# Breaking Dawn Part Two!



## kizzymouse (Jan 13, 2006)

I adore Twilight! I know I am far too old lol but still I love it and I cannot wait to see BD Part 2 on Saturday with my BF 

I write my own stories based on Twilight - commonly named Fan Fiction.

If you fancy a read here is a link to my blog  http://mystories-kizzymouse.blogspot.co.uk/

I will be sad once the film ends, just like I was when the books ended, I think that is why I decided to write my own stories - I just didn't want it all to end! lol


----------



## Sunnypal (Feb 25, 2009)

Did you enjoy the film? I loved it although was about to walk out I was so distraught with the 'twist' ending! Totally wasn't expecting it so was very relieved when it all came good ;-)


----------



## dinkydott (Feb 18, 2011)

Yep saw it last night and was glued to it. And cried up tell the twist and thought phew x x


----------



## lily1980 (Feb 2, 2012)

I also loved it - and felt all emotional at the end when it showed Bella and Edward's moments over the years - aaaahhh I didn't want it to end!!!

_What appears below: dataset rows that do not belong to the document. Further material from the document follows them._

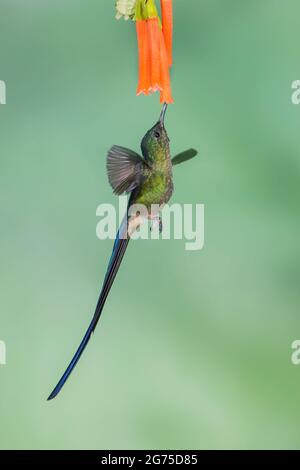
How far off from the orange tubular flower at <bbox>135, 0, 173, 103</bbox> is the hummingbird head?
116 mm

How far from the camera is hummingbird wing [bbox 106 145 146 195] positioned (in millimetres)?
809

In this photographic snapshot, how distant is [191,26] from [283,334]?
0.68 meters

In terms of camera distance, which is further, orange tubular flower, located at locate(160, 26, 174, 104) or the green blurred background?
the green blurred background

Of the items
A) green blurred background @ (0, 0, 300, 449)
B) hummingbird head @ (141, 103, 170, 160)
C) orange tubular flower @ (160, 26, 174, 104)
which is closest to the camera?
orange tubular flower @ (160, 26, 174, 104)

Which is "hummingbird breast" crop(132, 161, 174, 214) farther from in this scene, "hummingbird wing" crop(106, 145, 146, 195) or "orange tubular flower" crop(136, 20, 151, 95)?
"orange tubular flower" crop(136, 20, 151, 95)

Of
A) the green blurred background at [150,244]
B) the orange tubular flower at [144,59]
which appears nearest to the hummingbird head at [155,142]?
the orange tubular flower at [144,59]

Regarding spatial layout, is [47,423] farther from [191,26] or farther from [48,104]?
[191,26]

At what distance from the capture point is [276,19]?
1290 millimetres

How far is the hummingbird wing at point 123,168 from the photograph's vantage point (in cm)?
81

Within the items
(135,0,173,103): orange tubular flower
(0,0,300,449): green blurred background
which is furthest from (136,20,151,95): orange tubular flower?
(0,0,300,449): green blurred background

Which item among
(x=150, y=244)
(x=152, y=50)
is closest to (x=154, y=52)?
(x=152, y=50)

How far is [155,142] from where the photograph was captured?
2.63 ft

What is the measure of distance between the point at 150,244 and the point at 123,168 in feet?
1.58

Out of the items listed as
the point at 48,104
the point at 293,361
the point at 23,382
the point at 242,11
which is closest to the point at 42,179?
the point at 48,104
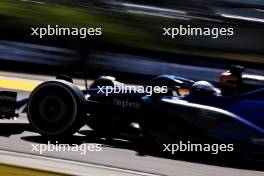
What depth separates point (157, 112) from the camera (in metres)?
6.45

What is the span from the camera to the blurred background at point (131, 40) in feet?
42.1

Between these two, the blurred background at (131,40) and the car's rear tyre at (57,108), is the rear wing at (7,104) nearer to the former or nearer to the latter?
the car's rear tyre at (57,108)

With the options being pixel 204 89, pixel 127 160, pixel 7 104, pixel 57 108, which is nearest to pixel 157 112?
pixel 204 89

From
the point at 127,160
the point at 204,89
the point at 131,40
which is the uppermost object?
the point at 131,40

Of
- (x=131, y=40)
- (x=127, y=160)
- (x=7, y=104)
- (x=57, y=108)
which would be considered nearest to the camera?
(x=127, y=160)

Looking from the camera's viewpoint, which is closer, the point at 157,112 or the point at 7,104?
the point at 157,112

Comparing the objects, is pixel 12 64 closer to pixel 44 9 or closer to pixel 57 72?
pixel 57 72

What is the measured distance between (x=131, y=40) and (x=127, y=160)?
1039 cm

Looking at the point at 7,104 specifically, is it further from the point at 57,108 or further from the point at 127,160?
the point at 127,160

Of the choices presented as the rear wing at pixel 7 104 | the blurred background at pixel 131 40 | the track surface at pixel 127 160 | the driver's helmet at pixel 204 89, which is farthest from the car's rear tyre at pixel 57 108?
the blurred background at pixel 131 40

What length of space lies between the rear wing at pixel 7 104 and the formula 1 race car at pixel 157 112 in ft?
1.13

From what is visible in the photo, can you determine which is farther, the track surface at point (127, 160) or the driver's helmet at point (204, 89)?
the driver's helmet at point (204, 89)

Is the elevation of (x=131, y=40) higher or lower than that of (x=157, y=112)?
higher

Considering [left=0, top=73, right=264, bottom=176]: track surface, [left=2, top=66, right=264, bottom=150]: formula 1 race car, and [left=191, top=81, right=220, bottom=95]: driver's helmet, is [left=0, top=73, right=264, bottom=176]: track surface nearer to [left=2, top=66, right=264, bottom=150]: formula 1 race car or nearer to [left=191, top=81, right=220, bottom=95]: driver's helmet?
[left=2, top=66, right=264, bottom=150]: formula 1 race car
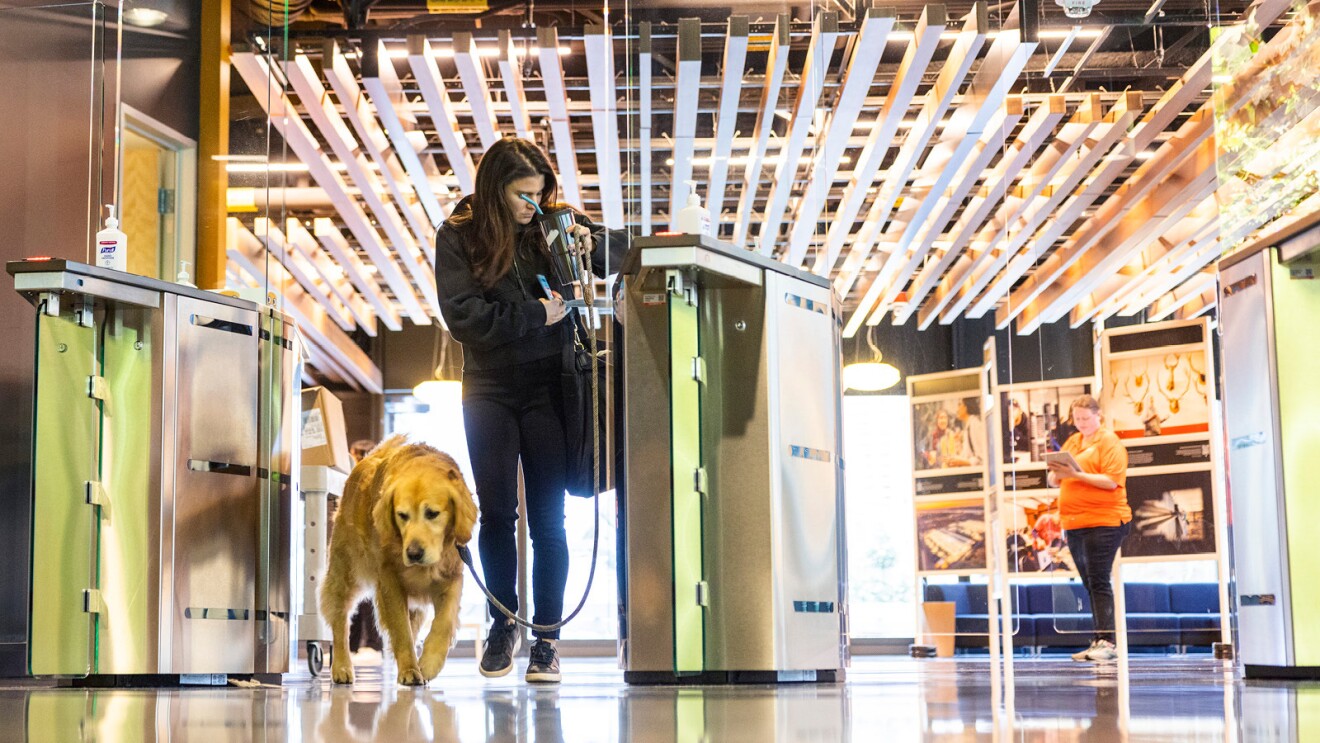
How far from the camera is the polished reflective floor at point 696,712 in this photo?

Team Vampire all the way x


----------



## flygirl001 (Mar 26, 2011)

Absolutely brilliant film! Oh gosh though, did you hear Aro's laugh..........it's all over YouTube if you missed it.....definitely worth a google!


----------



## staceyemma (Jul 30, 2011)

Edward Cullen yum yum


----------



## kizzymouse (Jan 13, 2006)

Loved the twist! It was needed to bring action to the film   


I watched right to the end and wanted to cry cos it was last one!


----------



## DaisyMaisy (Jan 9, 2011)

Hi ladies, I just have to get involved in this convo! I love love live twilight! I went and saw it on the first Saturday it was out. It is amazing! But I must admit, I am team Jacob........


Xxx


----------



## Tina xx (Aug 30, 2006)

Not sure how true this is, but Lorraine Kelly said in her article in the paper (a few weeks ago) that Robert Pattinson said they are already filming a spin off. Also found this link 

http://screenrant.com/twilight-tv-show-sequels-reboot/

Would be great as long as it's to the standard of the other films  

This post contains an unconfirmed link/information and readers are reminded that FertilityFriends.co.uk or its owners are not responsible for the content of external internet sites


----------



## o Doc o (Dec 27, 2012)

My oh love these films and of course vampire diaries, she has all the films and books on kindle for her xmas prezzies


----------



## Tulipwishes (Nov 20, 2011)

i really loved the films too, i havent read the books yet but they are on my list of books to read.


----------